WRITTEN TASK. Copy all of the entries below word for word. Leave the pictures out of your answer.
-- Start ENTRIES --
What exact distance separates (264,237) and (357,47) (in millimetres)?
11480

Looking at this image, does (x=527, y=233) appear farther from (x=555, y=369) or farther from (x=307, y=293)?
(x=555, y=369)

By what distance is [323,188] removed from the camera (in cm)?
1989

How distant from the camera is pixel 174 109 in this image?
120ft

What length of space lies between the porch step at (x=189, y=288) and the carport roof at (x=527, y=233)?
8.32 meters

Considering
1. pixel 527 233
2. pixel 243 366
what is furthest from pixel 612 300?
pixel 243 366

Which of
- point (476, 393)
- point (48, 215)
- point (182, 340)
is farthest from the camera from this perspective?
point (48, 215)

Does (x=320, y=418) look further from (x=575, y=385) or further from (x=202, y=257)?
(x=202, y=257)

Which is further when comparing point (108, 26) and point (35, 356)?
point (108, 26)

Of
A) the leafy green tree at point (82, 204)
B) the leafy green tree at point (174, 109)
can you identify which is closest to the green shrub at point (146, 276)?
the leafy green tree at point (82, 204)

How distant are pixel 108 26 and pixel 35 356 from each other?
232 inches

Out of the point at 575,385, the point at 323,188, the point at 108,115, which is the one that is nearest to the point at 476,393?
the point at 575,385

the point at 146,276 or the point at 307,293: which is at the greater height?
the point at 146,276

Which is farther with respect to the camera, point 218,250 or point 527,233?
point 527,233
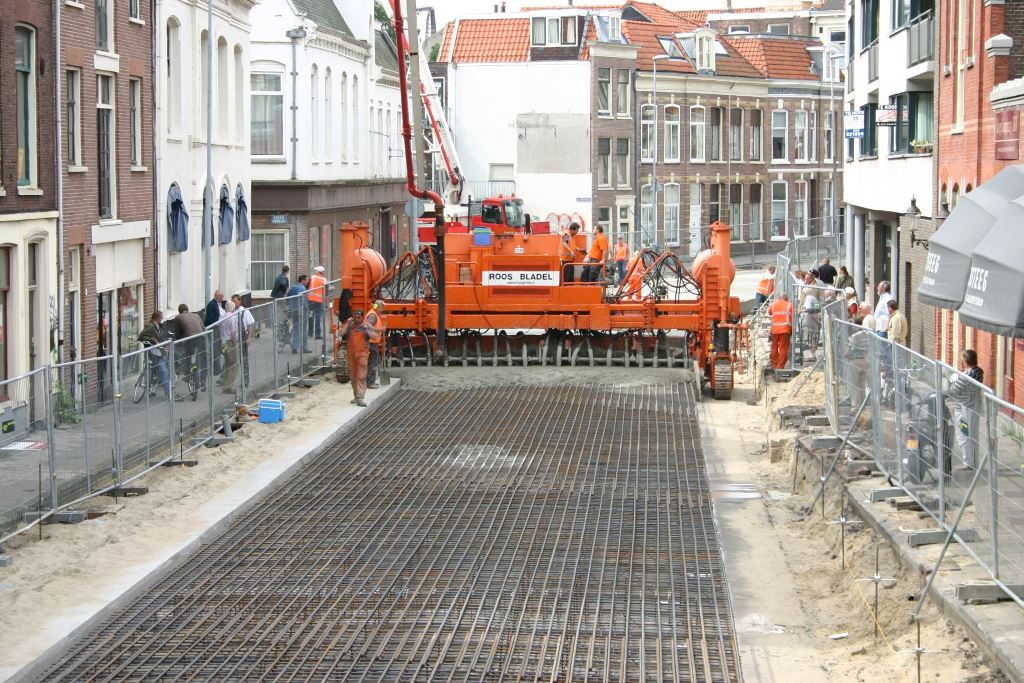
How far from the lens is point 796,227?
66.8m

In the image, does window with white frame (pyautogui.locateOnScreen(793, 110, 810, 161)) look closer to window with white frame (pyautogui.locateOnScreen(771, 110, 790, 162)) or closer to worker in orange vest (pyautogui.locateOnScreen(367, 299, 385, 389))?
window with white frame (pyautogui.locateOnScreen(771, 110, 790, 162))

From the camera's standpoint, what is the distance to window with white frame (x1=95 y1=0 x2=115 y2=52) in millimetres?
25812

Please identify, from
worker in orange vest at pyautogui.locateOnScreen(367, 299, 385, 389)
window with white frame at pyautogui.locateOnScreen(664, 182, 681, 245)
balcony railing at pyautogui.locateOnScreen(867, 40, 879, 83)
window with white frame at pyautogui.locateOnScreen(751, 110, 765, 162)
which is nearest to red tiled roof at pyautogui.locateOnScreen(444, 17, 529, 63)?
window with white frame at pyautogui.locateOnScreen(664, 182, 681, 245)

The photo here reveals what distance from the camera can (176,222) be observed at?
1184 inches

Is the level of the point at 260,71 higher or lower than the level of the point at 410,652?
higher

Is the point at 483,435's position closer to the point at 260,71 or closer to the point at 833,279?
the point at 833,279

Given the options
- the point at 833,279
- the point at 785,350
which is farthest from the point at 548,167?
the point at 785,350

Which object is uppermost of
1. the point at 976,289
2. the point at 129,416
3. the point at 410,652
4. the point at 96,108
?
the point at 96,108

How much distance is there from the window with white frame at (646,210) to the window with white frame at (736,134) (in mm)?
4969

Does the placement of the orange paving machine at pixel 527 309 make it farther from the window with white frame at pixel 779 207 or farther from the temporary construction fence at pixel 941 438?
the window with white frame at pixel 779 207

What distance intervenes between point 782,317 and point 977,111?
207 inches

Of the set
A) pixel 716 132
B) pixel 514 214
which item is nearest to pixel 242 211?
pixel 514 214

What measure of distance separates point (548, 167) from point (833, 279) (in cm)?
2297

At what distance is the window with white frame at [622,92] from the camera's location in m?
59.5
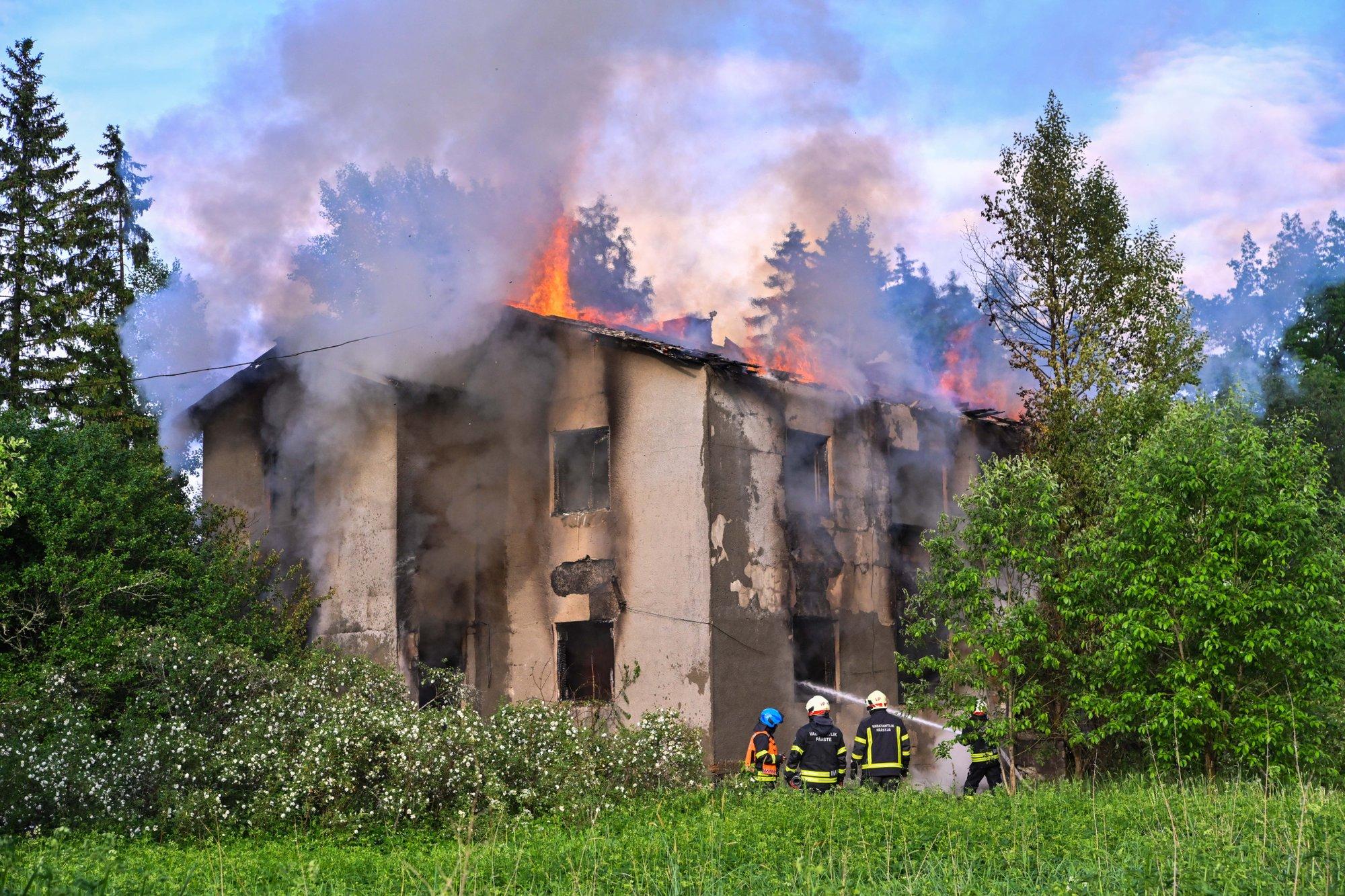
-- End ENTRIES --
THE SOLUTION.
What exact distance separates (264,237) and (357,47) (in millimetres)?
11480

Looking at this image, does (x=527, y=233) appear farther from (x=555, y=369) or farther from (x=307, y=293)?
(x=555, y=369)

By what distance is [323,188] removed from the camera (in cm)?
1989

How distant from the camera is pixel 174 109 in this image?
120ft

What length of space lies between the porch step at (x=189, y=288) and the carport roof at (x=527, y=233)?
8.32 meters

Considering
1. pixel 527 233
2. pixel 243 366
what is furthest from pixel 612 300?
pixel 243 366

Which of
- point (476, 393)
- point (48, 215)
- point (182, 340)
is farthest from the camera from this perspective?
point (48, 215)

Does (x=320, y=418) look further from (x=575, y=385) or further from (x=202, y=257)?
(x=202, y=257)

Which is further when comparing point (108, 26) and point (35, 356)?
point (108, 26)

Of
A) the leafy green tree at point (82, 204)
B) the leafy green tree at point (174, 109)
can you identify which is closest to the green shrub at point (146, 276)?
the leafy green tree at point (82, 204)

How distant are pixel 108 26 and pixel 35 356 from each other?
232 inches

Out of the point at 575,385, the point at 323,188, the point at 108,115, which is the one that is nearest to the point at 476,393?
the point at 575,385

the point at 146,276 or the point at 307,293: which is at the greater height?
the point at 146,276

Which is farther with respect to the camera, point 218,250 or point 527,233?
point 527,233
How far from the lens is point 796,227?
66.8m

In the image, does window with white frame (pyautogui.locateOnScreen(793, 110, 810, 161)) look closer to window with white frame (pyautogui.locateOnScreen(771, 110, 790, 162)) or closer to worker in orange vest (pyautogui.locateOnScreen(367, 299, 385, 389))?
window with white frame (pyautogui.locateOnScreen(771, 110, 790, 162))

From the camera's standpoint, what is the distance to window with white frame (x1=95 y1=0 x2=115 y2=52) in millimetres?
25812

Please identify, from
worker in orange vest at pyautogui.locateOnScreen(367, 299, 385, 389)
window with white frame at pyautogui.locateOnScreen(664, 182, 681, 245)
balcony railing at pyautogui.locateOnScreen(867, 40, 879, 83)
window with white frame at pyautogui.locateOnScreen(751, 110, 765, 162)
which is nearest to red tiled roof at pyautogui.locateOnScreen(444, 17, 529, 63)?
window with white frame at pyautogui.locateOnScreen(664, 182, 681, 245)

The photo here reveals what distance from the camera can (176,222) be observed at?
1184 inches

Is the level of the point at 260,71 higher or lower than the level of the point at 410,652?
higher

Is the point at 483,435's position closer to the point at 260,71 or closer to the point at 833,279?
the point at 833,279

Given the options
- the point at 833,279
- the point at 785,350
which is farthest from the point at 548,167?
the point at 785,350

Which object is uppermost of
1. the point at 976,289
2. the point at 129,416
3. the point at 410,652
4. the point at 96,108
?
the point at 96,108

How much distance is there from the window with white frame at (646,210) to the window with white frame at (736,134) (in mm)?
4969

Does the placement of the orange paving machine at pixel 527 309 make it farther from the window with white frame at pixel 779 207 or farther from the temporary construction fence at pixel 941 438?
the window with white frame at pixel 779 207

What distance intervenes between point 782,317 and point 977,111?
207 inches

Of the set
A) pixel 716 132
B) pixel 514 214
which item is nearest to pixel 242 211?
pixel 514 214

What measure of distance separates point (548, 167) from point (833, 279) (in cm)?
2297

At what distance is the window with white frame at [622,92] from the camera's location in m?
59.5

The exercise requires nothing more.